Feeling like a teenager, he leaned towards her. She met him halfway and he felt her warm lips under his. The kiss was chaste and brief, but Tom realized he’d closed his eyes and held his breath through it. He felt a little dizzy and foolish as he straightened on the bar stool.

She gave him a dazzling smile and said shyly, ‘Thanks.’ She turned away from him to watch two truckers play pool. They had nearly finished.

Tom cleared his throat. ‘You want a game?’

‘Sure. Yeah. But we have to play for money,’ she said. ‘I always play for money.’

‘How much?’

‘Ten bucks a frame?’

‘Make it five,’ he said. Tom hadn’t played for a few years but he’d always been a pretty decent bar-room player and didn’t want to fleece her.

He needn’t have worried.

She took him apart.

Lucia played like a man, getting down low, bridging strongly, stroking the cue smoothly and firmly, cutting back and fine, and spinning off balls and cushions to ensure a good position, seeing three or four shots ahead of her game, adapting to new lies quickly, never panicking.

Tom enjoyed watching her more than he’d enjoyed anything in a long time.
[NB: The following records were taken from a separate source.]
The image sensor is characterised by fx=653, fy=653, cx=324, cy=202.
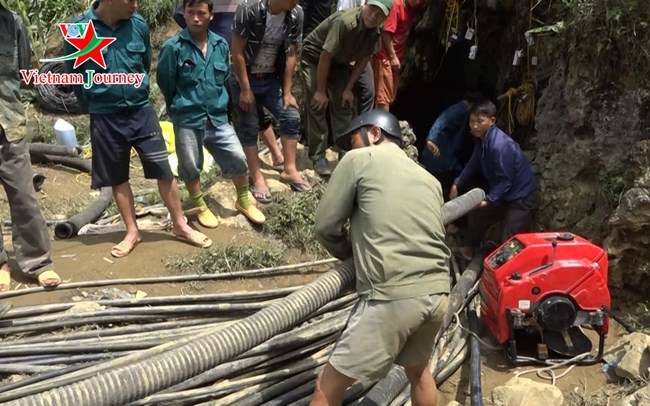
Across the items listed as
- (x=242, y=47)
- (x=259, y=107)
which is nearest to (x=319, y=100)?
(x=259, y=107)

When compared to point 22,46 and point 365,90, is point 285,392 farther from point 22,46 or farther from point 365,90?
point 365,90

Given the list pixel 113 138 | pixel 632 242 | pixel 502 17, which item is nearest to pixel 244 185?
pixel 113 138

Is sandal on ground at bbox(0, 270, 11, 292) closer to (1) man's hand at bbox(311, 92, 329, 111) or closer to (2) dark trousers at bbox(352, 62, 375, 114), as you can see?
(1) man's hand at bbox(311, 92, 329, 111)

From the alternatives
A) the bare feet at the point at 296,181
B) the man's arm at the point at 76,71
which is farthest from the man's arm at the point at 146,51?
the bare feet at the point at 296,181

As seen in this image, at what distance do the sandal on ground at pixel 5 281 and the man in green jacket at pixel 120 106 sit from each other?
81 cm

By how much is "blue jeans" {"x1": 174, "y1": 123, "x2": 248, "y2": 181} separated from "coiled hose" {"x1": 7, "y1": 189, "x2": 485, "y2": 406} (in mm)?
2032

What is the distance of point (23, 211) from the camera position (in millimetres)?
4617

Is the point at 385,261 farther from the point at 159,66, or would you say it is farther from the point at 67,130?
the point at 67,130

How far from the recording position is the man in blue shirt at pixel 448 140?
698cm

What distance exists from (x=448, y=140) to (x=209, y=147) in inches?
109

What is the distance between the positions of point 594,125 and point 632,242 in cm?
106

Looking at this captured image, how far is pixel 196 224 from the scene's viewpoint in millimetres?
5973

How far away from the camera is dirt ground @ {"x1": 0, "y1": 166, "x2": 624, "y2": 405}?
4535 millimetres

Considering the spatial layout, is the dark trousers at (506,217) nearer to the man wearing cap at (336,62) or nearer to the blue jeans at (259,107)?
the man wearing cap at (336,62)
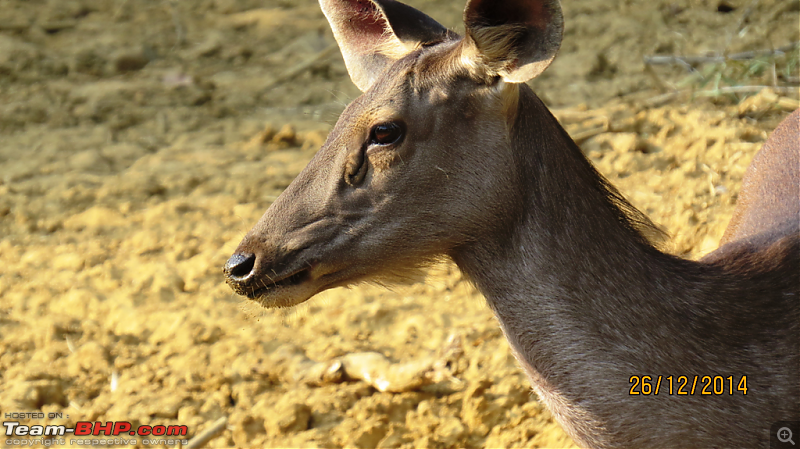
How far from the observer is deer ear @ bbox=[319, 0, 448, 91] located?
3.01 metres

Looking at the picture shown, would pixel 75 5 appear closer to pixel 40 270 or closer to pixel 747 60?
pixel 40 270

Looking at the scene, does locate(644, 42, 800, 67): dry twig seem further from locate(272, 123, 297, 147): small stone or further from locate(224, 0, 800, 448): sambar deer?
locate(224, 0, 800, 448): sambar deer

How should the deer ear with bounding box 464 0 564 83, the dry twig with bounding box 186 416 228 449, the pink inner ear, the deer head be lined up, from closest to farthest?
the deer ear with bounding box 464 0 564 83 < the deer head < the pink inner ear < the dry twig with bounding box 186 416 228 449

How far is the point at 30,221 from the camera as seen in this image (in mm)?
5289

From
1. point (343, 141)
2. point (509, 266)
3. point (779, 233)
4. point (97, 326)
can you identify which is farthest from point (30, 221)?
point (779, 233)

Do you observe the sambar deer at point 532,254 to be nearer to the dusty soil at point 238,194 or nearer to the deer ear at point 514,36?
the deer ear at point 514,36

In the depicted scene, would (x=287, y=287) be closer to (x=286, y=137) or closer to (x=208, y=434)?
(x=208, y=434)

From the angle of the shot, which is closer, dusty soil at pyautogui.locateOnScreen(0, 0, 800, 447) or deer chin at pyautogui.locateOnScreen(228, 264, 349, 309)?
deer chin at pyautogui.locateOnScreen(228, 264, 349, 309)

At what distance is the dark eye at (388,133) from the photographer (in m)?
2.61

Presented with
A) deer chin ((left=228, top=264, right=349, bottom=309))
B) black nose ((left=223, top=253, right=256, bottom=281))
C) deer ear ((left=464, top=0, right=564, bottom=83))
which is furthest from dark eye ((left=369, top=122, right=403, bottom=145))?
black nose ((left=223, top=253, right=256, bottom=281))
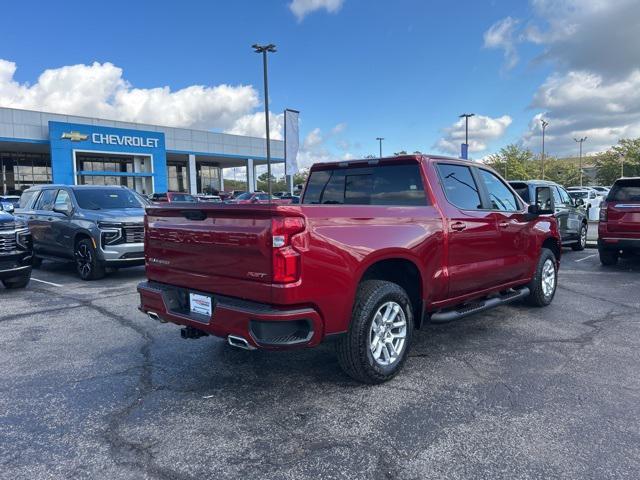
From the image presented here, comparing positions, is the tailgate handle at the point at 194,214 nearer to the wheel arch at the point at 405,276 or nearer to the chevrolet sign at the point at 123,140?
the wheel arch at the point at 405,276

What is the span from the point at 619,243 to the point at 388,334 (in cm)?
739

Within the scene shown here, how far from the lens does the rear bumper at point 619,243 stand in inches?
357

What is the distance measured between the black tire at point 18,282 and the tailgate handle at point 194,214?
5.87 metres

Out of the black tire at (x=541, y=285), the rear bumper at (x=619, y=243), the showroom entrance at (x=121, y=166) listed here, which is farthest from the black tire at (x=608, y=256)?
the showroom entrance at (x=121, y=166)

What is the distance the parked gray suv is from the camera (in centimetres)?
888

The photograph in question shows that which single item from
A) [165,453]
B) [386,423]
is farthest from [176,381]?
[386,423]

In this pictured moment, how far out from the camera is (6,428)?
3.30 metres

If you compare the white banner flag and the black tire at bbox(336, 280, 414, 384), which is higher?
the white banner flag

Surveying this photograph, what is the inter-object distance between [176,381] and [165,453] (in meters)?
1.18

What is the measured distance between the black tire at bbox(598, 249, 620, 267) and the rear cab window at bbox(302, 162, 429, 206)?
7171mm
Anything since they’d slept together, he realized.

When she’d fired the black into a middle pocket, she laid down her cue and gave him a wary look in case she’d overstepped the mark.

For only the second time in about a year – both in the past hour – he burst out laughing. ‘Where’d you learn to play like that?’

She started to smile. ‘College.’

‘Well, forget that Freudian crap.’ He grinned. ‘You got a big future in pro pool, baby!’